The mechanisms for EK-induced mixing to enhance bioremediation will vary depending on the host geological matrix.
Novel field-scale applications of EK-BIO exist including the remediation of plume-scale contaminant scenarios and contaminants
sequestered within zones of low permeability.
When EK is applied in the natural environment, complex physicochemical processes generate non-uniform pH, voltage and moisture gradients that can affect bioremediation performance and need to be considered on a site-specific basis, for example, groundwater flow will influence amendment transport and pH changes at the electrodes.
Numerous electrode material and configuration options exist to optimise the EK-BIO treatment.
Simple modelling of a relevant contaminated groundwater conceputal scenario to illustrate the performance of EK-BIO at the field-scale indicates that a considerable reduction in the time for a plume to reach steady-state length can be achieved.
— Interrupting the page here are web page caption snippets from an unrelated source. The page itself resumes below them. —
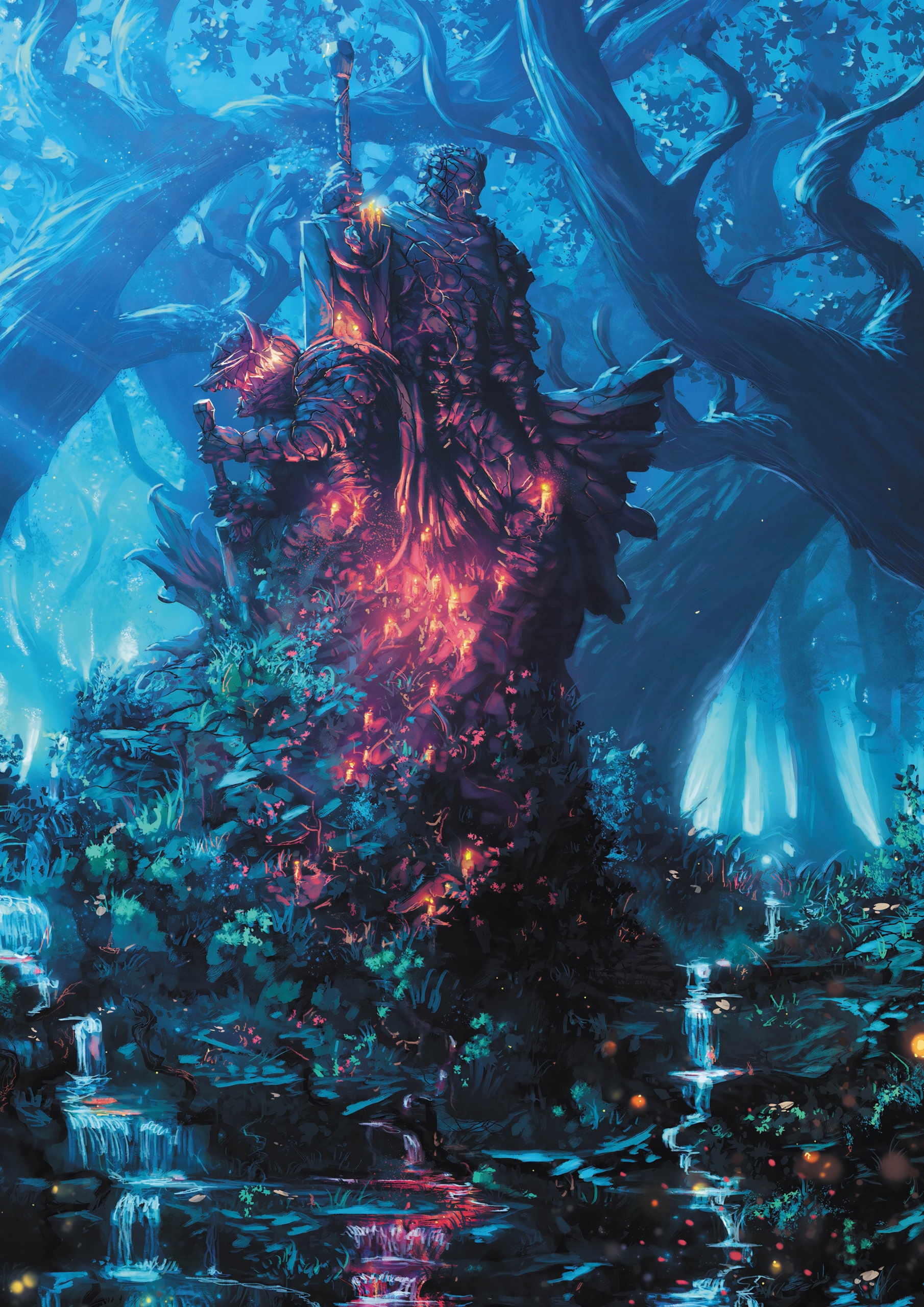 

Plakat A3 anime manga Berserk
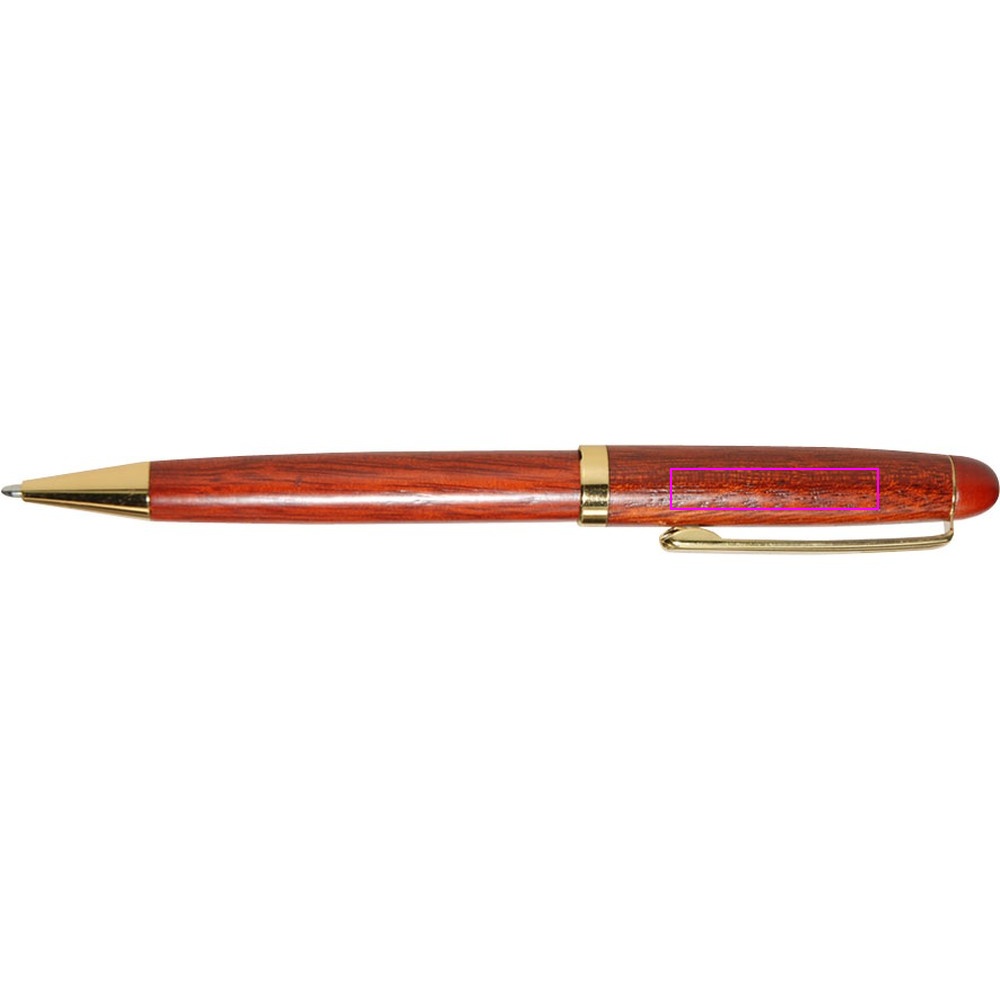 Writing set ballpen and fountain pen DIRK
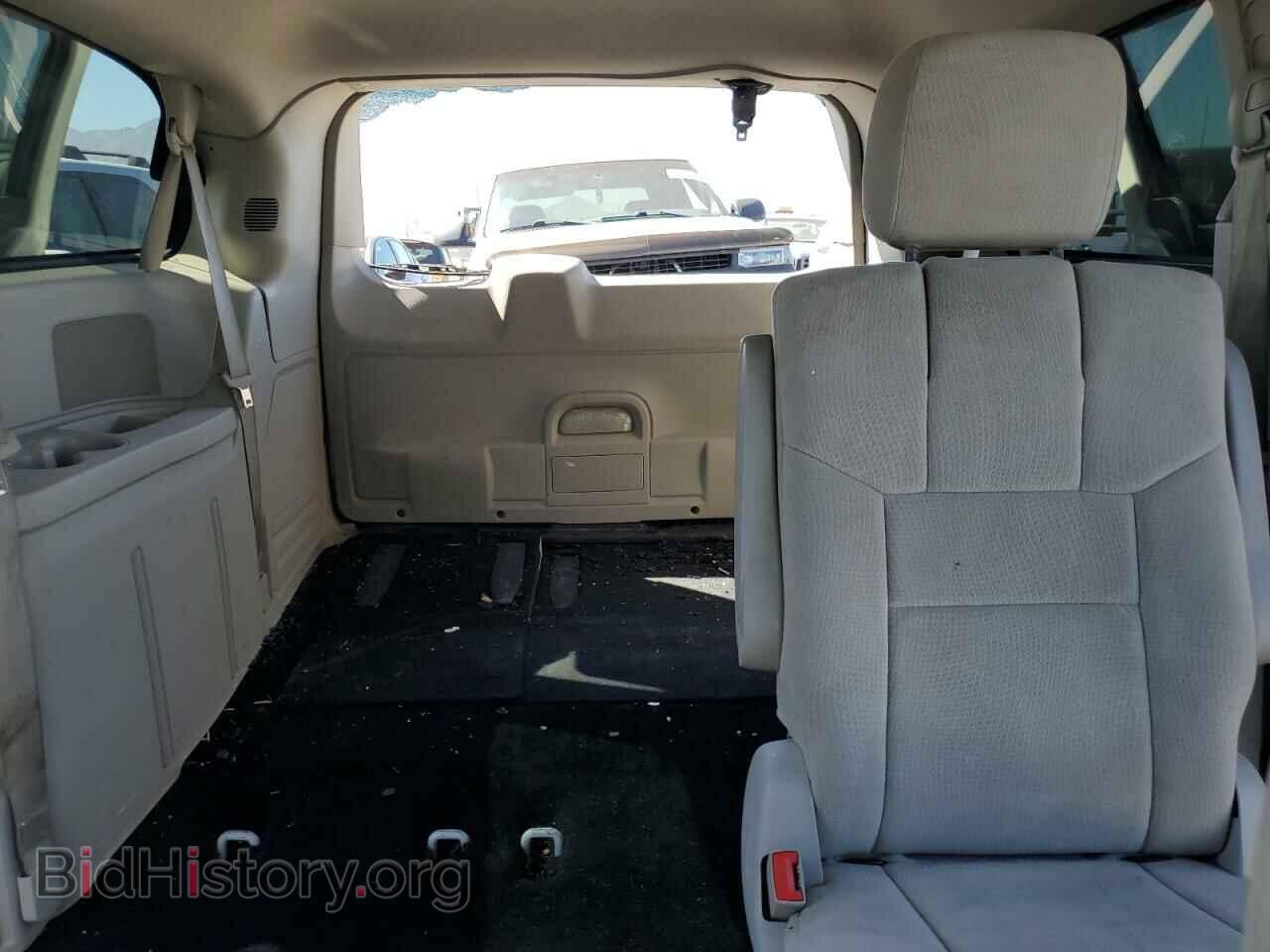 2011 DODGE CARAVAN - VIN: 2D4RN4DG7BR706644 - Photo 10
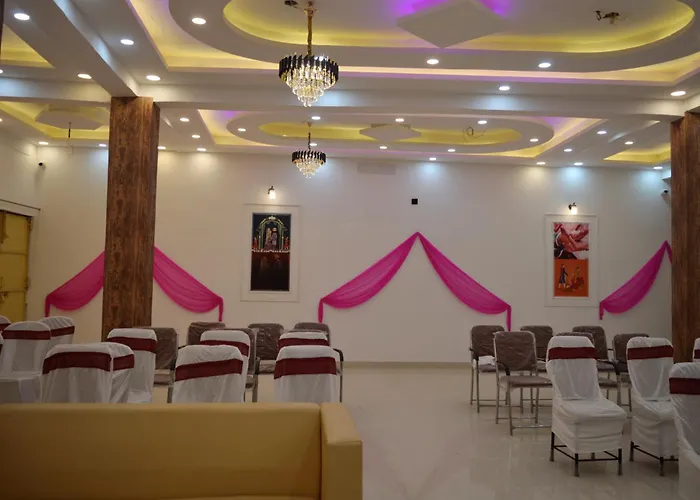 Hotel Vijanta Banquet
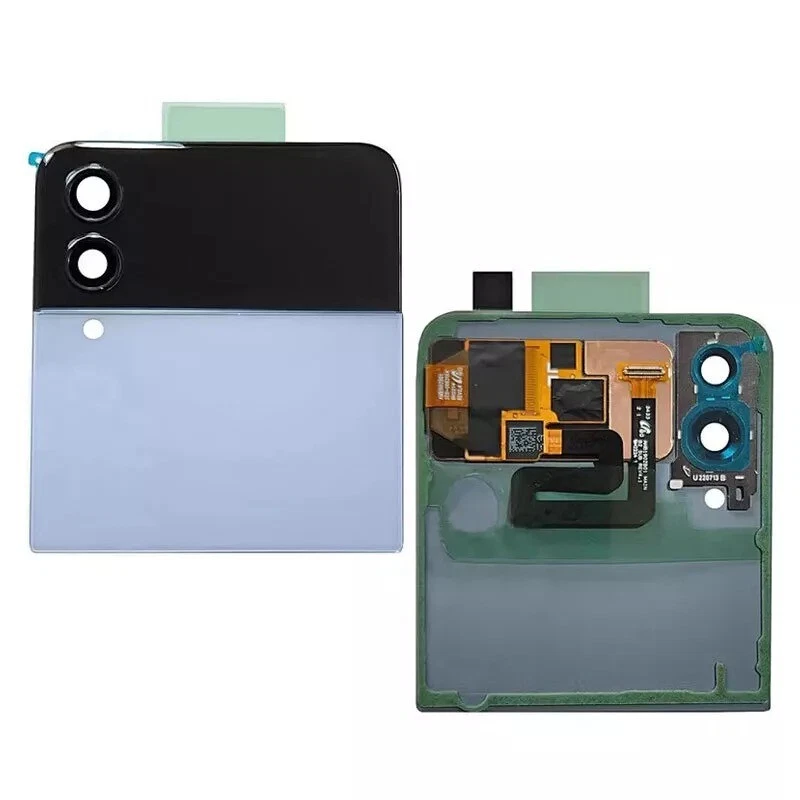 SAMSUNG Z FLIP 4 5G OUTTER LCD  (BLUE)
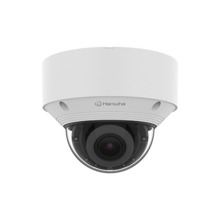 QNV-C9083R Cámara mini-domo IP 8Mpx, óptica motorizada 3.2-10.2mm, IR 30m, WDR, IA clasificación objetos, IP66, IK10, NEMA4X, Po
Relative to timescales which may typically occur for sites managed using MNA, EK-BIO could reduce overall remediation costs significantly.
Research is needed to investigate how EK-BIO responds to the complexity of typical field-scale applications, these include:
A better understanding of the effect of natural aquifer settings on EK-BIO processes including groundwater flow and physical, geological and electrolyte heterogeneity.
The effectiveness of EK-BIO applied to novel contaminants as well as organic and inorganic contaminant mixtures.
Combinations with other remediation technologies such as PRBs, chemical oxridation/reduction and phytoremediation.
Electrode configurations and treatment optimisation to accomodate field-scale complexity and affects of EK on microbial
communities.
Furthermore, good practice guidelines on EK-BIO implementation at the field-scale could be developed to support the application of well designed and effective EK-BIO treatment, without unintended adverse effects.